If you are a Shakespeare fan, you know the Master picked Verona as the setting for two of his plays: "Romeo and Juliet" and "Two Gentlemen from Verona." Even though Shakespeare never visited Verona, the local tourist information service has designated the balcony on a 13th-century house as the place where Juliet called for Romeo, and you won't have any trouble finding it. "Romeo, Romeo, wherefore art thou?"

From Verona, be sure to take a day trip to Milan. You should go by train, since with almost hourly connections it is the easiest way to the center of the city and takes not much more than an hour and a half.

There are several must-visit sights in Milan that are in or very close to the city center. Start by going to the Galleria Vittorio Emanuelle ll (the original shopping mall, built in 1877). The architecture makes this major landmark worth the visit, and we had a Neopolitan-style margherita pizza there with San Marzano tomatoes, mozzarella cheese, fresh basil, salt and extra-virgin olive oil, which spoiled me forever.

Milan is the home of Michelangelo's "The Lord's Supper" painting, which was originally created as a back wall decoration for a convent dining hall. It's housed by the refectory of the Convent of Santa Maria delle Grazie, and is really amazing. You must make a reservation for the tour.
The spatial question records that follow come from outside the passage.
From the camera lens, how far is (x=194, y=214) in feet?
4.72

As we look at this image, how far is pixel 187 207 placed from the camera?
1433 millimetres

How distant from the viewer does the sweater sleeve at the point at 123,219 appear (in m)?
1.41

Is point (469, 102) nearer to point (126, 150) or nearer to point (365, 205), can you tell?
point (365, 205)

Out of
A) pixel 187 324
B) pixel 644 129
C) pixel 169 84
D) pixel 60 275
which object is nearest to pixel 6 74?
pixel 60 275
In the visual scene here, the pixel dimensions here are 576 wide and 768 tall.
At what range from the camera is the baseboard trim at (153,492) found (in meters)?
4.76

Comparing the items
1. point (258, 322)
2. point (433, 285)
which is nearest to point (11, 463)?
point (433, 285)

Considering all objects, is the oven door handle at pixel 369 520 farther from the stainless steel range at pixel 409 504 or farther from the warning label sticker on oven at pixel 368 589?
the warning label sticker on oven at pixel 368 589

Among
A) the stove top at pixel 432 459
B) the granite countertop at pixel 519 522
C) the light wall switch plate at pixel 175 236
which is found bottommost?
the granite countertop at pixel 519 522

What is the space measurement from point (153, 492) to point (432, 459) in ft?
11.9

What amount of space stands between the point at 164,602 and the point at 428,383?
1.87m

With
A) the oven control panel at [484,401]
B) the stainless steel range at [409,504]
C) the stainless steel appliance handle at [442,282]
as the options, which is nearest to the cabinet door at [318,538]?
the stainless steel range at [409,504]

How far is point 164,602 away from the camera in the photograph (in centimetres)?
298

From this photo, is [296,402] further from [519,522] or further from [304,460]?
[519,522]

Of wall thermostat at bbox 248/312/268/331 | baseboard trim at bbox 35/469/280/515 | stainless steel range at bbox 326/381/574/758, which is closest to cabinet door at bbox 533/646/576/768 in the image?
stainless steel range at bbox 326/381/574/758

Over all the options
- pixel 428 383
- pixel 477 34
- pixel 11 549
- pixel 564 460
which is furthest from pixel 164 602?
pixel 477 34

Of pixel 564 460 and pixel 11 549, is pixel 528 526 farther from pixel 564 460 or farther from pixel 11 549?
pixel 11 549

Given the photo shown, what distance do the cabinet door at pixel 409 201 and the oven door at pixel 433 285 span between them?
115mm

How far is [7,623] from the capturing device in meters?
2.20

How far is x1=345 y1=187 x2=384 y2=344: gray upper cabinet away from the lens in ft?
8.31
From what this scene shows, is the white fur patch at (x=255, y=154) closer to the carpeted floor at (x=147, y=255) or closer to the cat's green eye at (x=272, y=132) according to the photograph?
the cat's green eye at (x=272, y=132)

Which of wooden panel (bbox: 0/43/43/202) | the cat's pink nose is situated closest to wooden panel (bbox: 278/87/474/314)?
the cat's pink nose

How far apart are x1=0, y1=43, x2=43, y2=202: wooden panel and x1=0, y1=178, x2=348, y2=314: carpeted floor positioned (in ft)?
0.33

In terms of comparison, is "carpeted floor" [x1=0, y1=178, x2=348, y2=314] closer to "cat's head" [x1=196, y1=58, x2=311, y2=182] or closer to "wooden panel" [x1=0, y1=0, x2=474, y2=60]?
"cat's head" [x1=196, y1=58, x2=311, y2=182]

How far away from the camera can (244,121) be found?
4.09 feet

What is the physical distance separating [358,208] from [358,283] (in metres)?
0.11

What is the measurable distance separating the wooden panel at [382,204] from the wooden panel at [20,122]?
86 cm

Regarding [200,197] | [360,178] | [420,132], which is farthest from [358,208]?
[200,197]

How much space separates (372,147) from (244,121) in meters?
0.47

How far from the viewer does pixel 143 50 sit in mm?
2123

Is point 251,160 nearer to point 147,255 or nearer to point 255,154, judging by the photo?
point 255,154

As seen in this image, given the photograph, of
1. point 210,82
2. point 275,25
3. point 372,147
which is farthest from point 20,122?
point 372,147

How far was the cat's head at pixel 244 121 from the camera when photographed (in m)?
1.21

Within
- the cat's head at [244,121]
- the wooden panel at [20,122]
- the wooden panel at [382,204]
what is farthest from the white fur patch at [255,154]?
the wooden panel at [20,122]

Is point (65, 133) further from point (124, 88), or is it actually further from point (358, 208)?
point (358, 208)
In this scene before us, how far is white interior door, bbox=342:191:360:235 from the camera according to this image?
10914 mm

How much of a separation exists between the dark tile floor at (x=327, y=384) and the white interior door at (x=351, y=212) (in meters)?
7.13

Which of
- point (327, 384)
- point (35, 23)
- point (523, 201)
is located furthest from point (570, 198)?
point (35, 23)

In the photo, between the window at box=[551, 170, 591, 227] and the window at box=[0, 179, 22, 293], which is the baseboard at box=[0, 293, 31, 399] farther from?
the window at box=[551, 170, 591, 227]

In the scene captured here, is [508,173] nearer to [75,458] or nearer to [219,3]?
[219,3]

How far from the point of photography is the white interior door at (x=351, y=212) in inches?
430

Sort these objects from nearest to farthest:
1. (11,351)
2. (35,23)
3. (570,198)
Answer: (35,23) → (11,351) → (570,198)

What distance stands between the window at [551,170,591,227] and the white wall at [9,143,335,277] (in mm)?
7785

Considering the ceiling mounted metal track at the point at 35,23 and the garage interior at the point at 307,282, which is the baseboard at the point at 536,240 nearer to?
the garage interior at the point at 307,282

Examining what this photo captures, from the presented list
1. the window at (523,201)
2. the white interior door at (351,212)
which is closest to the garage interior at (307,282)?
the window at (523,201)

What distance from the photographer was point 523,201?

It's hard to miss the huge Duomo di Milano cathedral and the Piazza del Duomo square in the center of the city, a four-minute walk from the Galleria. There are cathedrals, and then there are Cathedrals! The Duomo qualifies as a don't-miss-it stop, even if you have had it with church or cathedral tours. It's massive and spectacular, and it will take you almost a half day to really go through it.

Don't pass by the charming small hill towns, If you go, consider getting a Eurail pass (get 10 percent off during a summer sale). Most of the towns are easily visited by rail, and the pass is the easiest way to get around.

You will see a lot of spectacular towns and eat some wonderful food. It's not a tough trip.